I can't find anybody who wants high Fed Funds rates. Not the Biden white house, which is in a tough re-election fight. Not banks sitting on a mountain of depreciated T-Bills. Not prospective home-buyers, trying to score a mortgage. Higher Fed Funds rates were SUPPOSED to bring down house prices, along with all the other 57 flavors of inflation as well. You know that hasn't worked, even if you aren't house hunting. We all buy gas, go to McDonalds, and have googled ticket prices to a Taylor Swift concert or an NFL game.

Congrats to Powell for tacitly admitting that the Fed has NOT tamed inflation, and for keeping rates high. Even if everyone is suffering. Now, Mr. Powell, do you have an ACTUAL solution to inflation? One that doesn't involve bank failures, and sky-high mortgages. Even if you don't, maybe it's time to stop mis-managing interest rates.

I'm just sayin' . . .

[u][b]Philly lender Republic First Bancorp seized by feds in latest regional bank collapse (msn.com)

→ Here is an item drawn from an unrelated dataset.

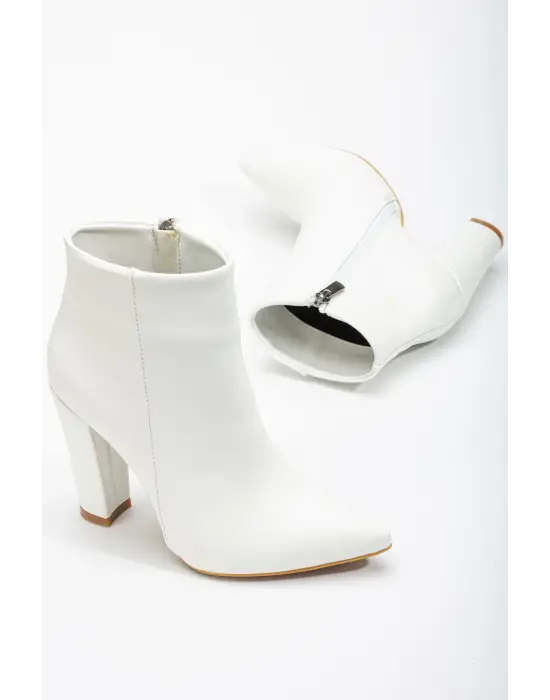 Beyaz Yüksek Kalın Topuklu Fermuarlı Kadın Bot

Banking Crisis Alert: 5 Banks That Could Fail Next | InvestorPlace[/b][/u]
Everything is about greed, savers LOVE higher interest rates, during the age of Zirp, savings rates were at one quarter of one percent!!!
A million dollars in a savings account was worth TWENTY FIVE HUNDRED DOLLARS a year!! Not even enough to cover ONE month of expenses!! Today that account could bring in as much as forty five THOUSAND dollars a year!!

GREED is the problem! Lower mortgage rates meant lower payments but hey! People can afford to pay more so,,, we’re going to raise the price of homes!!

We normalize something that was unprecedented and created this situation where the “market” exploded artificially and now when rates return to a normal level we’re in a quandary, how do we maintain our greedy growth now that people are completely maxed out on their ability to take on debt??

We fucked our selves over by being greedy fucks and corporations took advantage of our gluttony in order to suck everyone dry for increased profits!!

And how did that bank become insolvent just because of treasury bonds? Was that their ONLY depreciating asset? were treasuries the bulk of their portfolio and were they forced to sell all of them for a loss??
There is more to that story, poor asset management and risky investments other than treasury bonds are in the mix..

Bring back Glass Stegal and get banks out of the stock market.
RedBaron · M
As usual, you’re just copying and pasting.

What does “I’m just sayin’” even mean?

https://similarworlds.com/random-subjects/just-saying/4995328-Im-just-sayin-More-and-more-often-people-are-adding-this

And architecture is perfectly legal and not subject to your judgement, and it’s not the reason a bank would fail.